_Passage to read_:
Second of all: are these transformations fair use or just derivative works? If they’re derivative works, AI companies will need to pay up, if they’re considered fair use, there’s no copyright protection for these cases.
Lastly: for many AI companies, the models themselves aren’t actually shared. The question then becomes if the text generated by a maybe-derivative work is also a derivative work, or if it’s a separate work. If the output of AI models is a separate work (which wouldn’t be copyrightable as they’re automatically generated, fun!), GPL still won’t have any effect because it only affects the spread of code, not the particular uses.
Then there’s the fact that scientific research is pretty much excluded from copyright obligations all together. Scientists sharing data sets and models is often completely acceptable despite existing copyright rules. The line becomes blurrier when scientific research gets turned into a for-profit company.

_What to work on_:
[A] From the passage on AI and copyright, reproduce everything from "Second of all: are" down to "for these cases.".
[B] According to the passage on AI and copyright, what will AI companies need to do if these transformations are derivative works?

_Data for review_:

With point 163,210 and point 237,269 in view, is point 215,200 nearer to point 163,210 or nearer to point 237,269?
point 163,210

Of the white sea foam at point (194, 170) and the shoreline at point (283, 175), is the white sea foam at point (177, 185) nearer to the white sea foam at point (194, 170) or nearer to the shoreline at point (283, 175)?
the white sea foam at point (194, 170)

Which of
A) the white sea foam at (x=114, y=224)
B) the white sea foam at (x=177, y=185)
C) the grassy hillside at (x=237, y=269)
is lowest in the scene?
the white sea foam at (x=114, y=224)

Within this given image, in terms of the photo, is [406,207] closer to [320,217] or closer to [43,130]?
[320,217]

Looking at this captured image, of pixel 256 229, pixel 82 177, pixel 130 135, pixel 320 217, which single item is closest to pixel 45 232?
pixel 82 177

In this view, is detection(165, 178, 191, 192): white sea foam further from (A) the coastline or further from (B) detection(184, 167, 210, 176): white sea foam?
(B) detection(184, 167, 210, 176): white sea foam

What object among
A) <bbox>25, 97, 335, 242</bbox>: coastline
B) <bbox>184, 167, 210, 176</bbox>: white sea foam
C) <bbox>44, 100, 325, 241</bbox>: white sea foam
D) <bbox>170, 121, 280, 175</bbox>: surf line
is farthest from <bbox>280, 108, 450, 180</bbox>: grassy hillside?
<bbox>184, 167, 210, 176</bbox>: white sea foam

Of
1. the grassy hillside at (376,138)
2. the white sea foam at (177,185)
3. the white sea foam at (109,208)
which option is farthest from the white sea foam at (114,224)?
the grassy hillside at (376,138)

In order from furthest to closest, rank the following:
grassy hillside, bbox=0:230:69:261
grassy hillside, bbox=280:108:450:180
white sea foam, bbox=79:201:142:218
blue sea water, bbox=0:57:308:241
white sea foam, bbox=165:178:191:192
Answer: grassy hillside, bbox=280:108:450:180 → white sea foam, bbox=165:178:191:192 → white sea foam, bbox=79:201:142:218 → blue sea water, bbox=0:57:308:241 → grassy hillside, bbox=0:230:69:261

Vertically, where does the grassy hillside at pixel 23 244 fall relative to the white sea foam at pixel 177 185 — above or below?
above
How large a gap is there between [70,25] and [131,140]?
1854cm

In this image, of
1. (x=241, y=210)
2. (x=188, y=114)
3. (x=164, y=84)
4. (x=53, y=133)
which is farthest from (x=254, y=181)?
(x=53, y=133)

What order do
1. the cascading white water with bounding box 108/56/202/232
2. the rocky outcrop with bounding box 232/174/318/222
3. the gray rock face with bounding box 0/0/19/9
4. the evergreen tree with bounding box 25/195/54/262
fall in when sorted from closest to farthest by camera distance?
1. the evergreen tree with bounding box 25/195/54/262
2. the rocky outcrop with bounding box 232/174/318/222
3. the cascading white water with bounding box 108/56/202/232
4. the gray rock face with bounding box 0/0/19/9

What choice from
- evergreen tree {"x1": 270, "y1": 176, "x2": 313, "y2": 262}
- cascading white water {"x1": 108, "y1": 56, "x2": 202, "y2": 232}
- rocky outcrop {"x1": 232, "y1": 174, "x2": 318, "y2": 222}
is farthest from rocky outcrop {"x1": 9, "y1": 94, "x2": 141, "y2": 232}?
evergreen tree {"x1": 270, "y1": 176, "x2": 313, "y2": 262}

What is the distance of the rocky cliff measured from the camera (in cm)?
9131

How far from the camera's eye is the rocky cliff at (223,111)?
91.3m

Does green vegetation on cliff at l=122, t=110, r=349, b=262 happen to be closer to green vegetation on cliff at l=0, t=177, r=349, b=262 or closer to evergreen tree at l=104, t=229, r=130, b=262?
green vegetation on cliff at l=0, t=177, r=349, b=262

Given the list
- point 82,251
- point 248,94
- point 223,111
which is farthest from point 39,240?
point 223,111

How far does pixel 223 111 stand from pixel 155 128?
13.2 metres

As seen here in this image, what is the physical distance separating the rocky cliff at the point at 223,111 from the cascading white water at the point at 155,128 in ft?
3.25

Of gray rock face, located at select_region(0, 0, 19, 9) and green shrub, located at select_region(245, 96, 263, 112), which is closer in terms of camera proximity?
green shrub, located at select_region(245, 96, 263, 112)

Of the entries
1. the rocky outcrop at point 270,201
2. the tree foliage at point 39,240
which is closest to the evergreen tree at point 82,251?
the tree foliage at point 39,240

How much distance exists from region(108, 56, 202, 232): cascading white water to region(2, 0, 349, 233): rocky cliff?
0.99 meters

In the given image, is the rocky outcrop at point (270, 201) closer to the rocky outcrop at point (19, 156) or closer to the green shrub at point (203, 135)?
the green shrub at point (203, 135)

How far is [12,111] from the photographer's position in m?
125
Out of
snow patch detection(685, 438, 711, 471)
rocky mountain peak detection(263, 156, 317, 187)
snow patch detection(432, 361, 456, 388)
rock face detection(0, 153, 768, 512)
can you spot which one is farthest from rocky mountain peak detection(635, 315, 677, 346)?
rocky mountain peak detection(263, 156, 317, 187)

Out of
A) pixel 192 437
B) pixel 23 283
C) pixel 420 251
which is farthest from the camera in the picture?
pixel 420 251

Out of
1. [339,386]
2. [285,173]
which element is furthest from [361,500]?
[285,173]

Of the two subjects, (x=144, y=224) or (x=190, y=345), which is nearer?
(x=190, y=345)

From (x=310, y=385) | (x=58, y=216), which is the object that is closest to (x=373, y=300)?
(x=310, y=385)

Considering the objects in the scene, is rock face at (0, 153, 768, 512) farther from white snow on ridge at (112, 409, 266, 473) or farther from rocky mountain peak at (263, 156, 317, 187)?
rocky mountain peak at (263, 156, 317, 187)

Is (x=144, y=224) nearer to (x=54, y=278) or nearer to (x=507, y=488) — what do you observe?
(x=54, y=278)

==

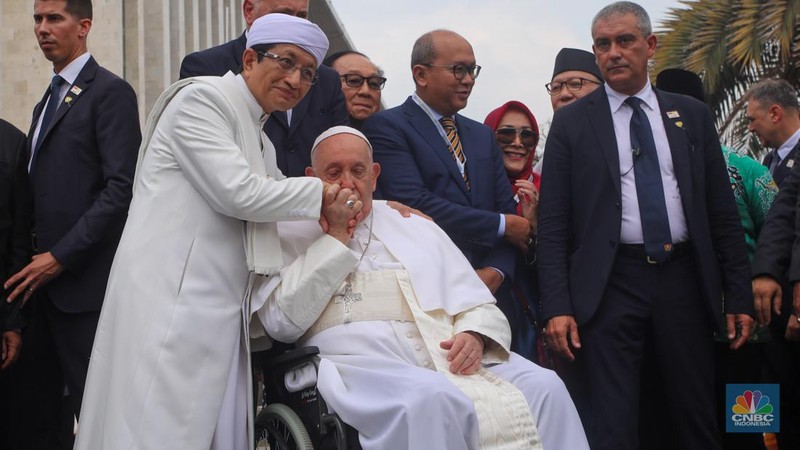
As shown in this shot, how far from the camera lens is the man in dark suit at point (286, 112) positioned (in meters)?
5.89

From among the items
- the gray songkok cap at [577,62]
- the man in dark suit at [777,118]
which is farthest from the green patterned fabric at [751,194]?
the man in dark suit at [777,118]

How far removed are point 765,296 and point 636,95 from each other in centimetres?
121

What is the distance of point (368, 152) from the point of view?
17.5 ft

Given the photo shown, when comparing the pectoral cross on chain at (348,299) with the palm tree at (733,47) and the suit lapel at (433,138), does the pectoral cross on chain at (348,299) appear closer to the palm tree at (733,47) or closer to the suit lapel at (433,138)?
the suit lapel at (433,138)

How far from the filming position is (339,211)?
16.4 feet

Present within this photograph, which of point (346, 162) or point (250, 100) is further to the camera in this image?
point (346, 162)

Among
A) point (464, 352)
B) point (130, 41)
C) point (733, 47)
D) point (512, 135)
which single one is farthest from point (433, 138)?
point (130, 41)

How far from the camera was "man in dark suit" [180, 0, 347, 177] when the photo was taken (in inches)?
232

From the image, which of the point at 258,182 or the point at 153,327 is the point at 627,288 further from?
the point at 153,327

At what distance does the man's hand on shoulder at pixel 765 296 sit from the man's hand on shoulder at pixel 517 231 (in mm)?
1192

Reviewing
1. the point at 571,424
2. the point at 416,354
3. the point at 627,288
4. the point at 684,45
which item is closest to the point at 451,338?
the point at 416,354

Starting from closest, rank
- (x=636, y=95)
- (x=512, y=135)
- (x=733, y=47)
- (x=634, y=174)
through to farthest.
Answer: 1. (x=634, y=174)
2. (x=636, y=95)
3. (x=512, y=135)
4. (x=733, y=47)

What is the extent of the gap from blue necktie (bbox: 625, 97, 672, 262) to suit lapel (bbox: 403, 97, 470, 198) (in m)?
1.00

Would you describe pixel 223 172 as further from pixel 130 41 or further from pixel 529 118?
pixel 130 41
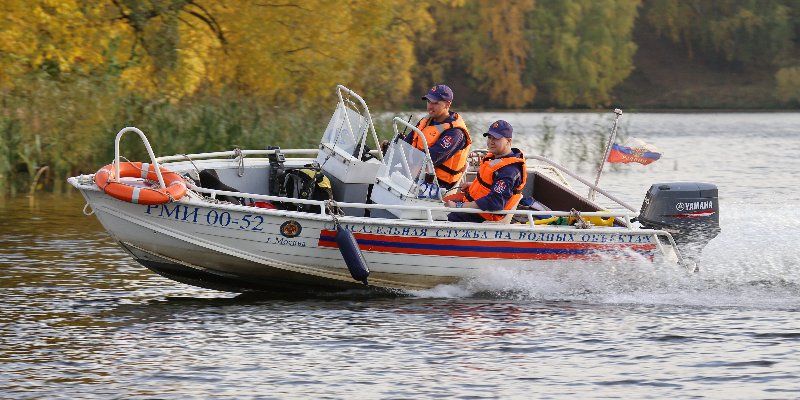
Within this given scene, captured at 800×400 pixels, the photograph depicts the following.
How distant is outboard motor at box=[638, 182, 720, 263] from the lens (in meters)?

* * *

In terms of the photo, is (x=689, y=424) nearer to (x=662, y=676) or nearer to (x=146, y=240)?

_Answers below_:
[A]
Second of all: are these transformations fair use or just derivative works? If they’re derivative works, AI companies will need to pay up, if they’re considered fair use, there’s no copyright protection for these cases.

[B] They will need to pay up.